WHAT YOU HAVE TO DO
Convert every line of the records below into a JSON list of strings, one string per line, omitting blank lines.

Spatial reasoning question data:
========
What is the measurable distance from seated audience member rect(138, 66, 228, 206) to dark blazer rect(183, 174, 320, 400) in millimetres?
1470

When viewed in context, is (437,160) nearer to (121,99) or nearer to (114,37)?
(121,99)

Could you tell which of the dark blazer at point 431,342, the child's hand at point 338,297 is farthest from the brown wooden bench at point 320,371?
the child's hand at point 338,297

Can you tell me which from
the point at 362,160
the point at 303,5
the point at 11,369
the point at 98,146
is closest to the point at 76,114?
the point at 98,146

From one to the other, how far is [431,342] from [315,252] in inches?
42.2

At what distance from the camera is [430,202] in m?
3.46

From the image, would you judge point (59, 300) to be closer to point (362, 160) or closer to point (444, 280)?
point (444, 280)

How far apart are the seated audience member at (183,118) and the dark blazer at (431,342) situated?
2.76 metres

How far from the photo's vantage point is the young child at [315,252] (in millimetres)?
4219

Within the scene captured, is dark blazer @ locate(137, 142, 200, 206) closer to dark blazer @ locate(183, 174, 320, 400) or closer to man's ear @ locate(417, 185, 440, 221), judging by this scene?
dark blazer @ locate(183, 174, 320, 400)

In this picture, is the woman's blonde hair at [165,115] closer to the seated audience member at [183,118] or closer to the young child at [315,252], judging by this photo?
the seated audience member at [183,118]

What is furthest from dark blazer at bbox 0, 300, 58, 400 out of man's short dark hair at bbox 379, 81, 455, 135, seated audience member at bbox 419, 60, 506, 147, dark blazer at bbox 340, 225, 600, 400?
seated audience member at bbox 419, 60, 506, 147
========
ANSWER TO THE TASK
[
  "What is the measurable distance from seated audience member rect(138, 66, 228, 206) to dark blazer rect(183, 174, 320, 400) in millimetres?",
  "1470",
  "When viewed in context, is (437,160) nearer to (121,99) or nearer to (114,37)?",
  "(121,99)",
  "Could you tell which of the dark blazer at point 431,342, the child's hand at point 338,297 is farthest from the brown wooden bench at point 320,371?",
  "the child's hand at point 338,297",
  "Can you tell me which from",
  "the point at 362,160",
  "the point at 303,5",
  "the point at 11,369",
  "the point at 98,146",
  "is closest to the point at 76,114?",
  "the point at 98,146",
  "From one to the other, how far is [431,342] from [315,252] in inches?",
  "42.2",
  "At what distance from the camera is [430,202] in m?",
  "3.46",
  "From the image, would you judge point (59, 300) to be closer to point (362, 160) or closer to point (444, 280)?",
  "point (444, 280)",
  "How far apart are the seated audience member at (183,118) and the dark blazer at (431,342) situated?",
  "2.76 metres",
  "How far from the photo's vantage point is the young child at [315,252] (in millimetres)?",
  "4219",
  "Within the scene captured, is dark blazer @ locate(137, 142, 200, 206) closer to dark blazer @ locate(183, 174, 320, 400) or closer to man's ear @ locate(417, 185, 440, 221), judging by this scene?",
  "dark blazer @ locate(183, 174, 320, 400)",
  "In this picture, is the woman's blonde hair at [165,115] closer to the seated audience member at [183,118] or closer to the young child at [315,252], judging by this photo?",
  "the seated audience member at [183,118]",
  "What is furthest from dark blazer at bbox 0, 300, 58, 400 out of man's short dark hair at bbox 379, 81, 455, 135, seated audience member at bbox 419, 60, 506, 147, dark blazer at bbox 340, 225, 600, 400?",
  "seated audience member at bbox 419, 60, 506, 147"
]